**Information**
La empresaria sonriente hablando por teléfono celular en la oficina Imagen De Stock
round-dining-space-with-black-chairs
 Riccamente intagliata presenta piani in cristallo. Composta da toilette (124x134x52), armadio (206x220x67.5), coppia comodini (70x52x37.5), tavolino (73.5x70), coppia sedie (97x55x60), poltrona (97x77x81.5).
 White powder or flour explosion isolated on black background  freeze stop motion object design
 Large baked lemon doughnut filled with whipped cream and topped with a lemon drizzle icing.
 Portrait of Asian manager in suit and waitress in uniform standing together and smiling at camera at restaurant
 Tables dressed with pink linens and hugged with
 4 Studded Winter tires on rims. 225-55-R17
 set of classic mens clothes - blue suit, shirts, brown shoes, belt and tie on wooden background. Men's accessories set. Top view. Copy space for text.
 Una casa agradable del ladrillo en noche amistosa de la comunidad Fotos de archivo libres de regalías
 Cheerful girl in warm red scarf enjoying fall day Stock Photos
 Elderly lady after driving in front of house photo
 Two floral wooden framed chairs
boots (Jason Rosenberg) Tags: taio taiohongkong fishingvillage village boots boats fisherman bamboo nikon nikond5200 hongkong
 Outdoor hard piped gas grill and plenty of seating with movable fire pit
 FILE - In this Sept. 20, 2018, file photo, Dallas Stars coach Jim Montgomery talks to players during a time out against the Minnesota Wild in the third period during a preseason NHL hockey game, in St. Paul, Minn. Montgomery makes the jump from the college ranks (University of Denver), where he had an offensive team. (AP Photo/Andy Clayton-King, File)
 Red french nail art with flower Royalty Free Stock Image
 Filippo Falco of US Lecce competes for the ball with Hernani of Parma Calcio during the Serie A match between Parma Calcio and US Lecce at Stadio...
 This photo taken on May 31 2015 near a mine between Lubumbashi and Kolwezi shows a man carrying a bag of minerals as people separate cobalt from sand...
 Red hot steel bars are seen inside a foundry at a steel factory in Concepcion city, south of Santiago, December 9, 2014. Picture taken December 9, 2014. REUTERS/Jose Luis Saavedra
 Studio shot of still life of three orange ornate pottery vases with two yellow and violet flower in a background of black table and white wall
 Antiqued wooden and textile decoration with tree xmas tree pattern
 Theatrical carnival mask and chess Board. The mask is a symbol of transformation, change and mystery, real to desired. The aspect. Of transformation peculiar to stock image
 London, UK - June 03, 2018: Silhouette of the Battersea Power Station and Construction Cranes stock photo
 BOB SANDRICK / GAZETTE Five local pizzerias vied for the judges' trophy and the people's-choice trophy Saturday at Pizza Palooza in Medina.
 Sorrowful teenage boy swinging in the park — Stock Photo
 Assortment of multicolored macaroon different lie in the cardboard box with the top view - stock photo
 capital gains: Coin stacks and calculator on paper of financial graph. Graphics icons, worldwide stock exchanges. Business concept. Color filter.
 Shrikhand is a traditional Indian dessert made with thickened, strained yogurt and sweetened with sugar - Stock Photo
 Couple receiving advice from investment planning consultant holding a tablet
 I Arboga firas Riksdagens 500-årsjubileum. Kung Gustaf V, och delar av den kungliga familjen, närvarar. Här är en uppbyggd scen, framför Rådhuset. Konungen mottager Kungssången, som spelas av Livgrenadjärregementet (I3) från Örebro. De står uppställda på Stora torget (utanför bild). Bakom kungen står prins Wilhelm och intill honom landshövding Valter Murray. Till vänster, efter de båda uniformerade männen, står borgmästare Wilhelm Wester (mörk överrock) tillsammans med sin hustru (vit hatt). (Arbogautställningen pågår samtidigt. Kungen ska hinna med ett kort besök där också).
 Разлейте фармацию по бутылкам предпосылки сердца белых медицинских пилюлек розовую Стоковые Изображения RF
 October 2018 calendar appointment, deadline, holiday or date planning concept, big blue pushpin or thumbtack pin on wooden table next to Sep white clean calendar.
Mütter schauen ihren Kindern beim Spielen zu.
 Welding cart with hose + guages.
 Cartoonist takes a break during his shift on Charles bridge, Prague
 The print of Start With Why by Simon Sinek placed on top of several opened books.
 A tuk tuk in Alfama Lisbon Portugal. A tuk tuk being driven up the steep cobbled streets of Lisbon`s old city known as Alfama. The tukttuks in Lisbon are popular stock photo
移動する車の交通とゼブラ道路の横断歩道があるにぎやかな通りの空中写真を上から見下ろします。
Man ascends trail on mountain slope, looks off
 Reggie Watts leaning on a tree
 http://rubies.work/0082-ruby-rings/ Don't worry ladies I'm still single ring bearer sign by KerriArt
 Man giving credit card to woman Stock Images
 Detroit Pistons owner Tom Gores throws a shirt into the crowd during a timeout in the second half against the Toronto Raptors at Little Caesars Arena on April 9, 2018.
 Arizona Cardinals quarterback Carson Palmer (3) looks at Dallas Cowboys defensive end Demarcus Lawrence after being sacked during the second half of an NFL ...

**What to do**
What is needed is an exact copy of every entry above.

**Problem solution**
La empresaria sonriente hablando por teléfono celular en la oficina Imagen De Stock
round-dining-space-with-black-chairs
 Riccamente intagliata presenta piani in cristallo. Composta da toilette (124x134x52), armadio (206x220x67.5), coppia comodini (70x52x37.5), tavolino (73.5x70), coppia sedie (97x55x60), poltrona (97x77x81.5).
 White powder or flour explosion isolated on black background  freeze stop motion object design
 Large baked lemon doughnut filled with whipped cream and topped with a lemon drizzle icing.
 Portrait of Asian manager in suit and waitress in uniform standing together and smiling at camera at restaurant
 Tables dressed with pink linens and hugged with
 4 Studded Winter tires on rims. 225-55-R17
 set of classic mens clothes - blue suit, shirts, brown shoes, belt and tie on wooden background. Men's accessories set. Top view. Copy space for text.
 Una casa agradable del ladrillo en noche amistosa de la comunidad Fotos de archivo libres de regalías
 Cheerful girl in warm red scarf enjoying fall day Stock Photos
 Elderly lady after driving in front of house photo
 Two floral wooden framed chairs
boots (Jason Rosenberg) Tags: taio taiohongkong fishingvillage village boots boats fisherman bamboo nikon nikond5200 hongkong
 Outdoor hard piped gas grill and plenty of seating with movable fire pit
 FILE - In this Sept. 20, 2018, file photo, Dallas Stars coach Jim Montgomery talks to players during a time out against the Minnesota Wild in the third period during a preseason NHL hockey game, in St. Paul, Minn. Montgomery makes the jump from the college ranks (University of Denver), where he had an offensive team. (AP Photo/Andy Clayton-King, File)
 Red french nail art with flower Royalty Free Stock Image
 Filippo Falco of US Lecce competes for the ball with Hernani of Parma Calcio during the Serie A match between Parma Calcio and US Lecce at Stadio...
 This photo taken on May 31 2015 near a mine between Lubumbashi and Kolwezi shows a man carrying a bag of minerals as people separate cobalt from sand...
 Red hot steel bars are seen inside a foundry at a steel factory in Concepcion city, south of Santiago, December 9, 2014. Picture taken December 9, 2014. REUTERS/Jose Luis Saavedra
 Studio shot of still life of three orange ornate pottery vases with two yellow and violet flower in a background of black table and white wall
 Antiqued wooden and textile decoration with tree xmas tree pattern
 Theatrical carnival mask and chess Board. The mask is a symbol of transformation, change and mystery, real to desired. The aspect. Of transformation peculiar to stock image
 London, UK - June 03, 2018: Silhouette of the Battersea Power Station and Construction Cranes stock photo
 BOB SANDRICK / GAZETTE Five local pizzerias vied for the judges' trophy and the people's-choice trophy Saturday at Pizza Palooza in Medina.
 Sorrowful teenage boy swinging in the park — Stock Photo
 Assortment of multicolored macaroon different lie in the cardboard box with the top view - stock photo
 capital gains: Coin stacks and calculator on paper of financial graph. Graphics icons, worldwide stock exchanges. Business concept. Color filter.
 Shrikhand is a traditional Indian dessert made with thickened, strained yogurt and sweetened with sugar - Stock Photo
 Couple receiving advice from investment planning consultant holding a tablet
 I Arboga firas Riksdagens 500-årsjubileum. Kung Gustaf V, och delar av den kungliga familjen, närvarar. Här är en uppbyggd scen, framför Rådhuset. Konungen mottager Kungssången, som spelas av Livgrenadjärregementet (I3) från Örebro. De står uppställda på Stora torget (utanför bild). Bakom kungen står prins Wilhelm och intill honom landshövding Valter Murray. Till vänster, efter de båda uniformerade männen, står borgmästare Wilhelm Wester (mörk överrock) tillsammans med sin hustru (vit hatt). (Arbogautställningen pågår samtidigt. Kungen ska hinna med ett kort besök där också).
 Разлейте фармацию по бутылкам предпосылки сердца белых медицинских пилюлек розовую Стоковые Изображения RF
 October 2018 calendar appointment, deadline, holiday or date planning concept, big blue pushpin or thumbtack pin on wooden table next to Sep white clean calendar.
Mütter schauen ihren Kindern beim Spielen zu.
 Welding cart with hose + guages.
 Cartoonist takes a break during his shift on Charles bridge, Prague
 The print of Start With Why by Simon Sinek placed on top of several opened books.
 A tuk tuk in Alfama Lisbon Portugal. A tuk tuk being driven up the steep cobbled streets of Lisbon`s old city known as Alfama. The tukttuks in Lisbon are popular stock photo
移動する車の交通とゼブラ道路の横断歩道があるにぎやかな通りの空中写真を上から見下ろします。
Man ascends trail on mountain slope, looks off
 Reggie Watts leaning on a tree
 http://rubies.work/0082-ruby-rings/ Don't worry ladies I'm still single ring bearer sign by KerriArt
 Man giving credit card to woman Stock Images
 Detroit Pistons owner Tom Gores throws a shirt into the crowd during a timeout in the second half against the Toronto Raptors at Little Caesars Arena on April 9, 2018.
 Arizona Cardinals quarterback Carson Palmer (3) looks at Dallas Cowboys defensive end Demarcus Lawrence after being sacked during the second half of an NFL ...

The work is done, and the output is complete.